At Winter Chamber Music Festival, Britten and Reich Mingle with Beethoven
The Seattle Chamber Music Society’s Winter Festival opened last Friday with an expanded schedule, two weekends of concerts instead of the previous one — it continues January 24 though 26. It also begins to show the stamp of James Ehnes in his second year as artistic director. Saturday night’s concert included familiar composers Beethoven and Schumann, but also the first of three works celebrating the centenary of Benjamin Britten, and a work by Steve Reich.
Nearly two decades ago, then-artistic director Toby Saks attempted to broaden programming from a menu of familiar classics, and the audience that summer stayed away in droves. After that she began cautiously to include a less-familiar composer here and there, usually with a little paragraph up front describing how appealing it was and easy to take in. Gradually the programming has become more adventurous, and it’s good to see Ehnes stretching the boundaries even further.
By far the most fascinating work on Saturday’s program was Reich’s Different Trains, for string quartet and tape. Played by Ehnes and Emily Daggett Smith, violins; Milena Pajaro-van de Stadt, viola; and Jeremy Turner, cello (the last two both newcomers to the festival); it has Reich’s minimalist hallmarks. These fit the premise of the work, which describes in three sections the sound of trains in America before WWII, in Europe during WWII, and after the war. The taped music is played by another quartet, the Smith (a British group), with spoken snatches from various people.
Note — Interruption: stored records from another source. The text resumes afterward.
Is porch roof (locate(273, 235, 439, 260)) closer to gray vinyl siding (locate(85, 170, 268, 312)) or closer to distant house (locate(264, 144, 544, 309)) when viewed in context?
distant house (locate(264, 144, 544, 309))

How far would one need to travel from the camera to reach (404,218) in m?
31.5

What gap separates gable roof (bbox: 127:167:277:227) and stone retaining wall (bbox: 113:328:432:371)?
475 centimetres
The words were hard to hear during the performance, and though the audience had them in the program, the lights were too low to be able to follow. At times, the live musicians, mostly cello or viola, played in exact cadence and rhythm with the spoken words on tape, and at the same pitch as those words, an extraordinarily difficult thing to do without being able to see the speaker and gauge the exact moment of speech. It must have taken a considerable amount of rehearsal as both players were perfectly in synch with the words.
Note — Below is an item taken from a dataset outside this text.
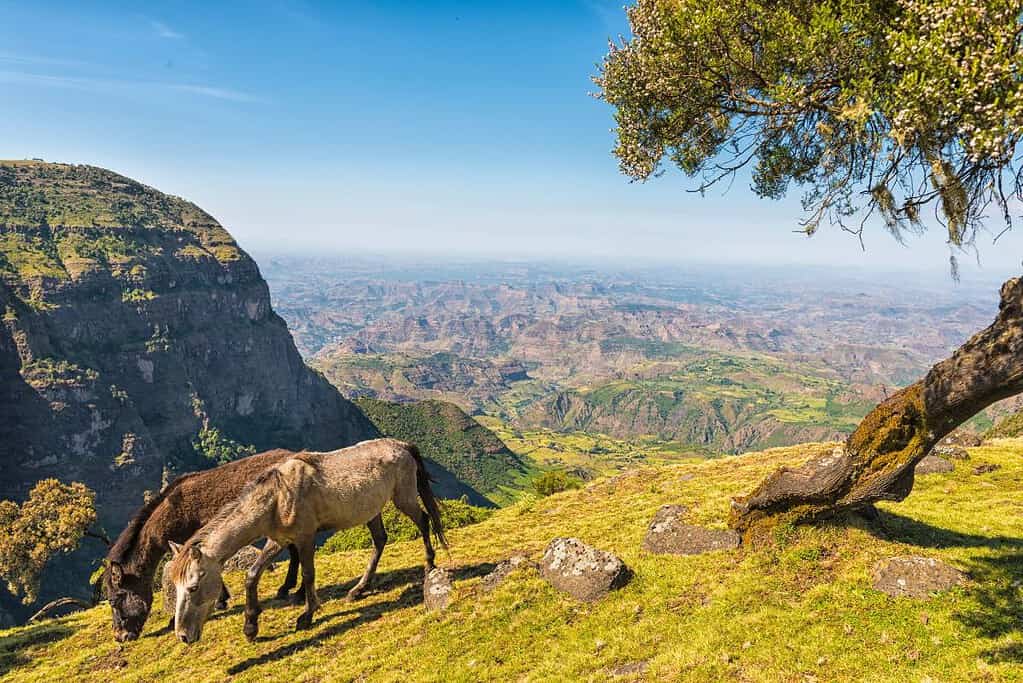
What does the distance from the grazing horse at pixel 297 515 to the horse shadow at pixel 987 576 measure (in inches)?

The musical interpretation of American trains at the start sounds cheerful and organized, subtly changing to a more disorganized, more cacophonous, more worrisome sound of the trains in Europe, complete with sirens. From the words, they are clearly the trains going to concentration camps. And then the last section in a major key, cheerful, repetitive, almost dittylike. Absorbing to hear, the whole was a tour de force on the part of the musicians.
Preceding that and a complete contrast came Beethoven’s Sonata for Cello and Piano in A Major, in a moving performance played with feeling and grace by cellist Julie Albers and pianist Jeewon Park. Albers draws a warm, floating tone from her cello and played with serenity where indicated and with excitement and swift fingers in the allegros.
Britten wrote his Elegy for Solo Viola at the age of 16, as a high school student who did not fit in. English school boys could be ruthless to anyone who didn’t conform, and Britten did not. He doesn’t say who his Elegy is for, but it’s a lonely-sounding work. Britten was a violist which may account for his choice for instrument, but the content of the work was unusual for a teen in 1929, atonal, not at all melodic, and without recognizable phrasing, at least at first hearing. He had been exposed to Bartok and Schoemberg by his composition teacher for five years, Frank Bridge.
A violist with a big sound, Toby Appel performed it sensitively on Saturday. He also joined pianist Max Levinson for Schumann’s Maerchenbilder (Fairytale Pictures). Though their ensemble work was excellent, Appel’s playing while warm and rich often was not as clean as it could be and occasionally a hair off pitch.